**PROBLEMS**
#1 List every country that the post on the souvenir photo viewer gives as a possible source of the images inside these viewers.
#2 In the post on the souvenir photo viewer, write out the stretch from "I spent most" through "was Trudi instead.", swapping "mongrel" for "terrier".

[Start of DOCUMENT EXTRACT]

Instead, one of the post office staff responded. Margaret (whose blog is coming up shortly) and Dennis were in their late 50s and lived around the corner from us. They started looking after me when I was 18 months old, and became an extra set of grandparents for me.
I spent most of my holidays with them, and when Perri the Vicious Poodle died, the mongrel puppy they got next was mine. We wanted to call her Heidi, but Hi-de-Hi was popular at the time and we worried people might shout the catchphrase at her, so she was Trudi instead.
The Swiss chalet sat on a shelf in Dennis’ music room, and I was allowed to look at it occasionally, clicking the chimney (yes, really!) to change the faded images. One of them, I was reliably informed, was of a church marking the spot where Grace Kelly had her fatal car accident. I’m not sure if this is actually true…
The History of The Photo Viewer
A look around on Google (other search engines are available) doesn’t give much information about these funny little souvenirs, but although they’re modelled on Swiss Chalets, they were apparently made in West Germany and known as “gucki”, which might be where Dennis bought his.
Depending on where they were purchased, the images within may be from Austria, Germany or Switzerland. I can feel a collection coming on… They do come in other styles as well, with a range of retro TVs available on Etsy, plus Disney-themed screens, and one of the Royal Gorge Bridge in Colorado.
From what I can gather, these were popular in the 60s and early 70s, and are now sadly consigned to the kitsch section of vintage memorabilia. I’m obviously biased, but I think they should make a comeback!

[End of DOCUMENT EXTRACT]
[Start of DATASET EXTRACT]

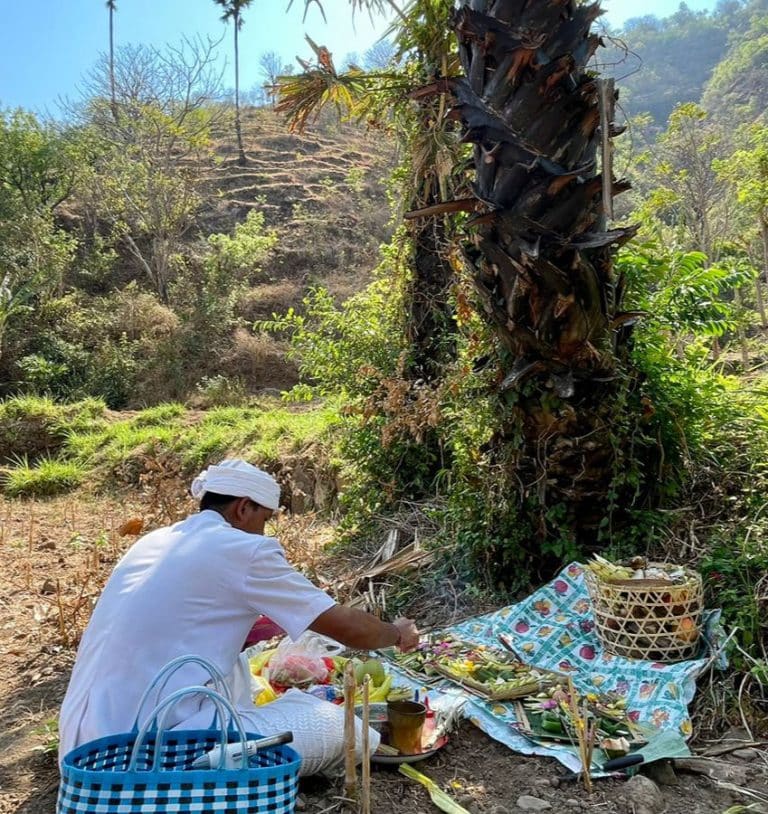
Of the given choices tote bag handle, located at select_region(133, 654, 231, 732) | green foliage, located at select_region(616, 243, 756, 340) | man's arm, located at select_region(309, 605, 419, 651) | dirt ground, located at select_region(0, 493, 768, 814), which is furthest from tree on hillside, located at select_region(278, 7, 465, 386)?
tote bag handle, located at select_region(133, 654, 231, 732)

[End of DATASET EXTRACT]

**OUTPUTS FOR THE TASKS**
#1 Austria, Germany, Switzerland

#2
I spent most of my holidays with them, and when Perri the Vicious Poodle died, the terrier puppy they got next was mine. We wanted to call her Heidi, but Hi-de-Hi was popular at the time and we worried people might shout the catchphrase at her, so she was Trudi instead.